Since this line is also a tangent to the hyperbola $xy = -1$,we substitute $x = \frac{-1}{y}$ into the tangent equation:
$y = m(\frac{-1}{y}) + \frac{2}{m}$
$y^2 = -m + \frac{2y}{m}$
$my^2 - 2y + m^2 = 0$.
For the line to be a tangent,the discriminant of this quadratic equation must be zero:
$D = (-2)^2 - 4(m)(m^2) = 0$
$4 - 4m^3 = 0$
$m^3 = 1 \implies m = 1$.
Substituting $m = 1$ into the tangent equation $y = mx + \frac{2}{m}$,we get:
$y = (1)x + \frac{2}{1}$
$y = x + 2$.

(C) Let $L = \mathop {\lim }\limits_{x \to 0} \frac{(\cos x - 1)(\cos x - e^x)}{x^n}$.
Using Taylor series expansions near $x = 0$:
$\cos x = 1 - \frac{x^2}{2!} + \frac{x^4}{4!} - \dots$
$e^x = 1 + x + \frac{x^2}{2!} + \dots$
Substituting these into the expression:
$\cos x - 1 = -\frac{x^2}{2} + O(x^4)$
$\cos x - e^x = (1 - \frac{x^2}{2} + \dots) - (1 + x + \frac{x^2}{2} + \dots) = -x - x^2 + O(x^3)$
Thus,the numerator is $(- \frac{x^2}{2} + O(x^4))(-x - x^2 + O(x^3)) = \frac{x^3}{2} + O(x^4)$.
For the limit to be a finite non-zero number,the power of $x$ in the denominator must match the lowest power of $x$ in the numerator.
Therefore,$n = 3$.

(D) Let the probabilities of hitting the plane in the four shots be $p_1 = 0.4$,$p_2 = 0.3$,$p_3 = 0.2$,and $p_4 = 0.1$.
The probability that the gun hits the plane is equal to $1$ minus the probability that the gun misses the plane in all four shots.
Let $q_i = 1 - p_i$ be the probability of missing the shot $i$.
$q_1 = 1 - 0.4 = 0.6$
$q_2 = 1 - 0.3 = 0.7$
$q_3 = 1 - 0.2 = 0.8$
$q_4 = 1 - 0.1 = 0.9$
The probability of missing all four shots is $P(\text{miss}) = q_1 \times q_2 \times q_3 \times q_4 = 0.6 \times 0.7 \times 0.8 \times 0.9 = 0.3024$.
Therefore,the probability that the gun hits the plane is $P(\text{hit}) = 1 - P(\text{miss}) = 1 - 0.3024 = 0.6976$.

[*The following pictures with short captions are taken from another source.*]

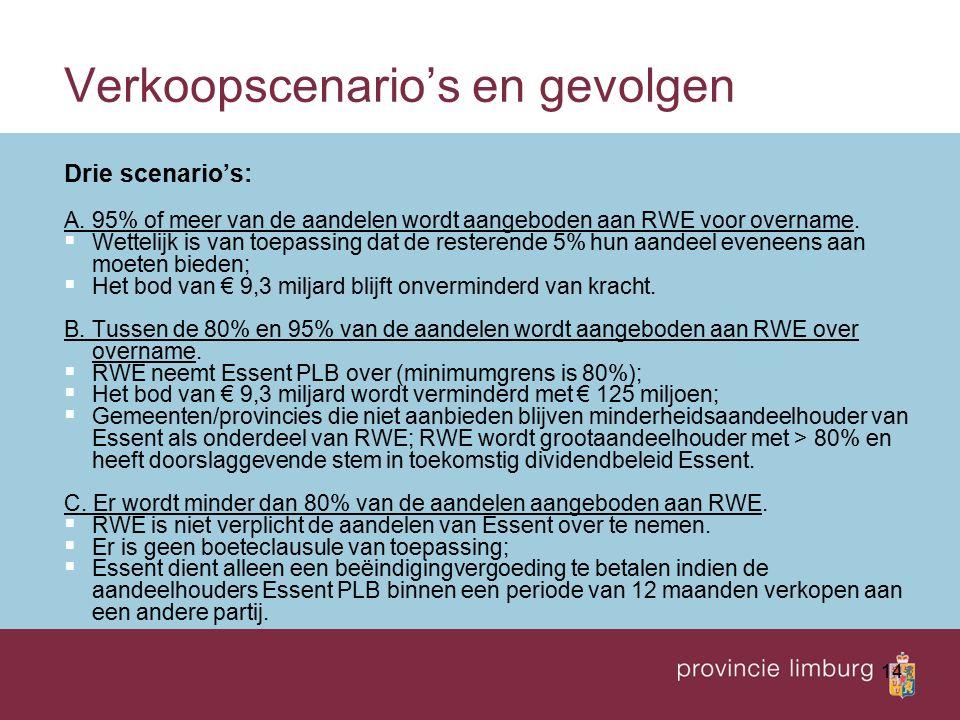 14 Verkoopscenario's en gevolgen Drie scenario's: A.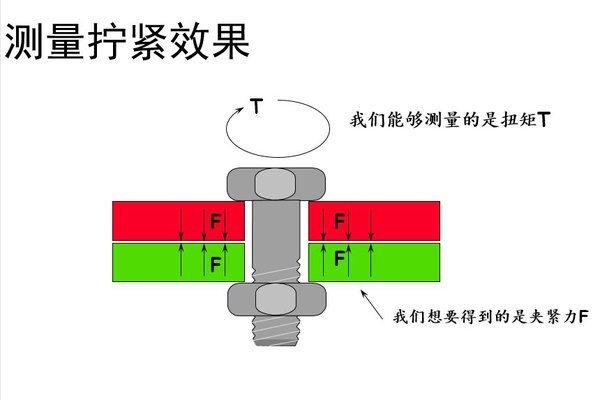扭矩VS转角法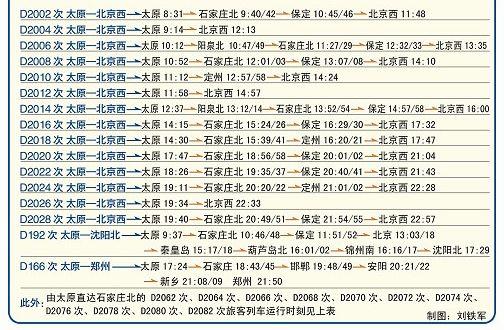 山西 石太客运专线动车组列车运行时刻正式出台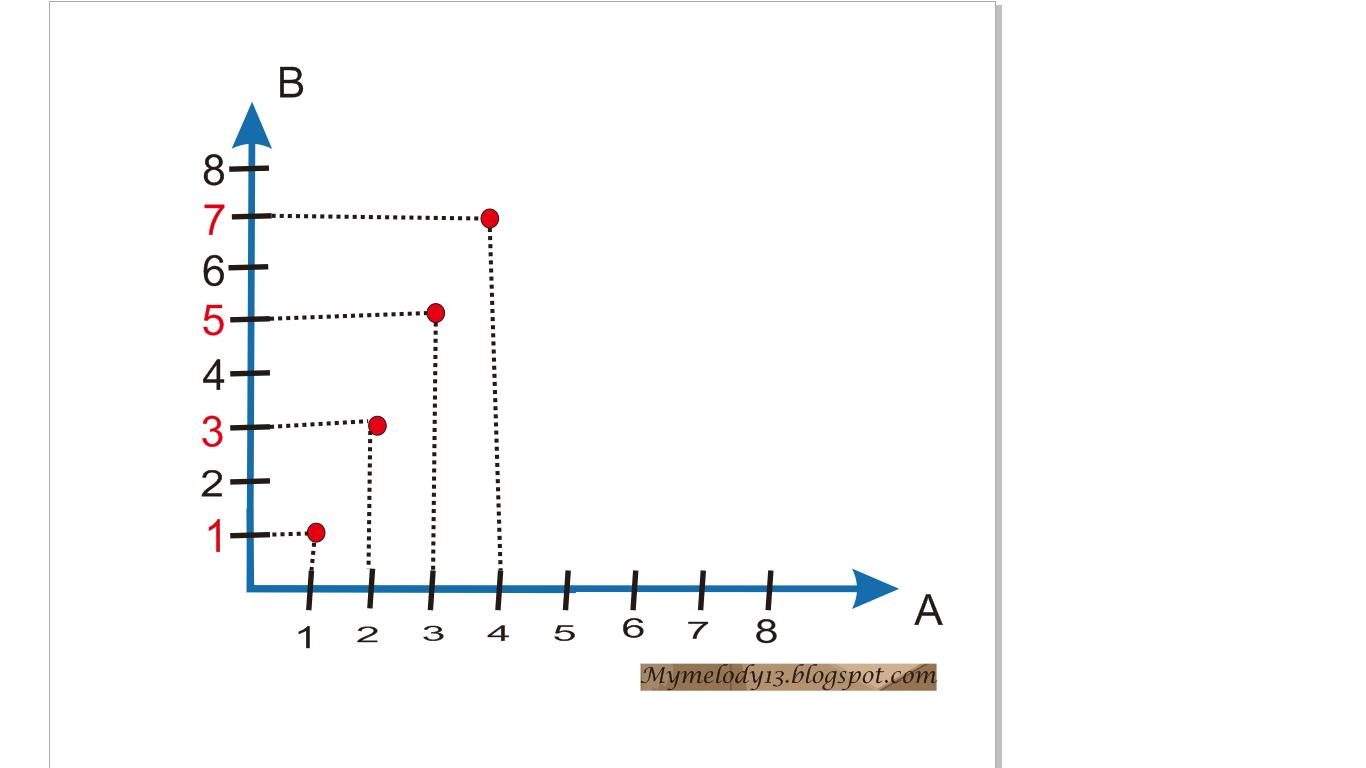 Relasi dan fungsi mymelody13 2 perhatilan himpunan data data berikut ini ccuart Gallery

(C) The line $QP$ lies along the negative $x$-axis,so its angle with the positive $x$-axis is $\pi$. The line $QR$ passes through $(0, 0)$ and $(3, 3\sqrt{3})$,so its slope is $m = \frac{3\sqrt{3} - 0}{3 - 0} = \sqrt{3}$. The angle $\theta$ that $QR$ makes with the positive $x$-axis is $\tan \theta = \sqrt{3}$,which means $\theta = \frac{\pi}{3}$.
The angle $\angle PQR$ is the angle between the line $QP$ (angle $\pi$) and the line $QR$ (angle $\frac{\pi}{3}$).
The measure of $\angle PQR = \pi - \frac{\pi}{3} = \frac{2\pi}{3}$.
The bisector of $\angle PQR$ will make an angle $\alpha$ with the positive $x$-axis,where $\alpha = \frac{\pi + \frac{\pi}{3}}{2} = \frac{4\pi/3}{2} = \frac{2\pi}{3}$.
The slope of the bisector is $\tan(\frac{2\pi}{3}) = -\sqrt{3}$.
Since the bisector passes through the origin $Q(0, 0)$,its equation is $y - 0 = -\sqrt{3}(x - 0)$,which simplifies to $y = -\sqrt{3}x$,or $\sqrt{3}x + y = 0$.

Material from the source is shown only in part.